What would happen if patients with implanted, wireless-controlled, medical devices suddenly learned the technology had been hacked?
And who’s really watching out for consumer privacy as location information from their mobile devices is getting swept by up a growing number of companies?
These and other questions are on the 2012 agenda for investigation by the nation’s leading federal watchdog, the Government Accountability Office, said Gregory Wilshusen, director, information security issues, for GAO.
While GAO investigators work largely at the behest of Congressional lawmakers to determine if federal agencies are complying with federal mandates, concerns about the rapidly evolving IT security landscape has captured the attention of senators and representatives alike.
The rate of security penetration incidents on federal information networks has grown 650% in the four years.”
For Wilshusen and his group of auditors and investigators, “There are always more issues to investigate than we can get to,” he said, following a presentation at the Government Technology Research Alliance.
“We provide a unique perspective,” he said, in that “the scope of our work can be government wide, looking at emerging trends, emerging threats, and emerging policies. And our work can also focus on an individual agency and how they’re protecting their systems, and what controls they’re using.”
GAO’s effort to examine IT security issues has grown in large measure because of the exponential growth of security incidents themselves.
The rate of security penetration incidents on federal information networks has grown 650% in the four years from fiscal year 2006 through 2010, the latest for which full data are available, Wilshusen said.
In actual terms, the number of incidents has risen from 5,500 a year to more than 41,000, although that’s in part due to the fact that agencies are reporting incidents more consistently than in the past, he said.
Nevertheless, the types of incidents reflect the increasing complexity of responding to security breaches as well as the changing nature of them, he said.
Last year, he said, 30% of the incidents were classified as efforts to place malicious code on federal networks.
Some incidents are considered more benign, yet important to report.

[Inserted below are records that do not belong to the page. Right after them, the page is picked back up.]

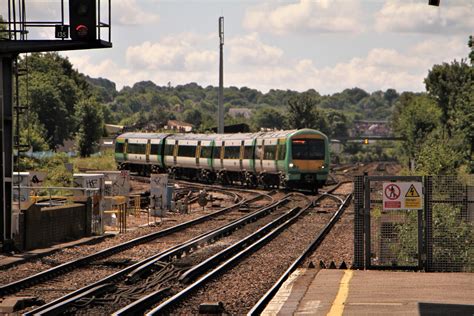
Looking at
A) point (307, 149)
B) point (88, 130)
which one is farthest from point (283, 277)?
point (88, 130)

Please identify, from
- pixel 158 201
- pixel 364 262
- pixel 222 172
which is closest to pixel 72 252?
pixel 364 262

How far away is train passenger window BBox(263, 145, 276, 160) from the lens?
4828cm

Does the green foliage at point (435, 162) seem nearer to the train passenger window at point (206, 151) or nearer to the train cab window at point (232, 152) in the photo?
the train cab window at point (232, 152)

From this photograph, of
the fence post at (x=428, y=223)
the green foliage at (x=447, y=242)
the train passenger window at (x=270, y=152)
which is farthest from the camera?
the train passenger window at (x=270, y=152)

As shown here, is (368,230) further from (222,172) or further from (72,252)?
(222,172)

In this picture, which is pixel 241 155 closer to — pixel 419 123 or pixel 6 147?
pixel 6 147

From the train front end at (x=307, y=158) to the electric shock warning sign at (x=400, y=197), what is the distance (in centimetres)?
2824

For instance, 19% of the incidents were classified as improper usage; 14% were acts of unauthorized access; and 11% were outsiders trying to scan networks or simply tried to access networks.
Wilshusen, however, said fully 26% of last year’s incidents are still under investigation. And he said that at least 1% of attempts were designed to shut down government IT systems through denial of service attacks.
Another areas of concern for GAO is the extent to which agencies “continue to report information security weaknesses” regarding their financial systems. The risk, he said, is that the financial records used to manage substantial amounts of federal dollars could be compromised.
Wilshusen said at the moment, only five of 24 major federal agencies have satisfied GAO auditors that their financial recording keeping systems have “no significant deficiencies;” 11 agencies were found to have significant security deficiencies and eight had deficiencies such that the systems were deemed to have material weaknesses-that is the accuracy or reliability of the information could come under question.
These and other concerns are driving GAO’s investigation plans heading into fiscal 2012, which started 2012. And while budgets and priorities remain somewhat up in the area, as federal budgets and Congressional priorities continue to shift, Wilshusen said GAO was planning to look into the following areas:
FISMA (Federal Information Security Management Act) – GAO expects to look into the ability of the Environmental Protection Agency and the Census Bureau to protect the confidentiality of their information.
Emerging Issues – GAO plans to explore several major topics, including:
- IT supply chain concerns, looking at risk management controls on technologies produced overseas and embedded in equipment used by the Departments of Defense, Justice, Energy, and Homeland Security.
- Implantable medical devices
- Cyber threats to the Defense Department industrial base which actually manages much of the networks over which DoD data is stored, carried and processed.
Privacy – GAO plans to look at controls on a number of major systems or practices including:
- Taxpayer privacy protections
- Electronic prescriptions
- Privacy of location-based information
- Looking at cyber threats to industrial base
Critical IT Systems and Infrastructure – GAO plans to examine:
- Federal role in data communication network security
- Consumer communication devices
- Security incident reporting
- Communications and information industry sector standards
GAO will also be looking into the consolidated financial statements of at least nine agencies, including the Federal Reserve, FDIC, and FHFA.
Wilshusen also highlighted a variety of reports conducted over the past year or more that provided detailed assessments of the government’s security progress on a several fronts including:
- Government identification cards, cyber security staffing (GAO 12-8);
- Guidance on addressing cloud computing security concerns (GAO-12-130T);
- Cross government security weaknesses (GAO-12-137);
- Efforts to improve security through continuous monitoring (GAO-11-149); and
- Social media adoption (GAO-11-605)
Wilshusen noted that GAO’s investigation into State Department efforts, for instance, to implement continuous monitoring, had resulted in showcasing one of the more successful applications it had found in the past year, he said.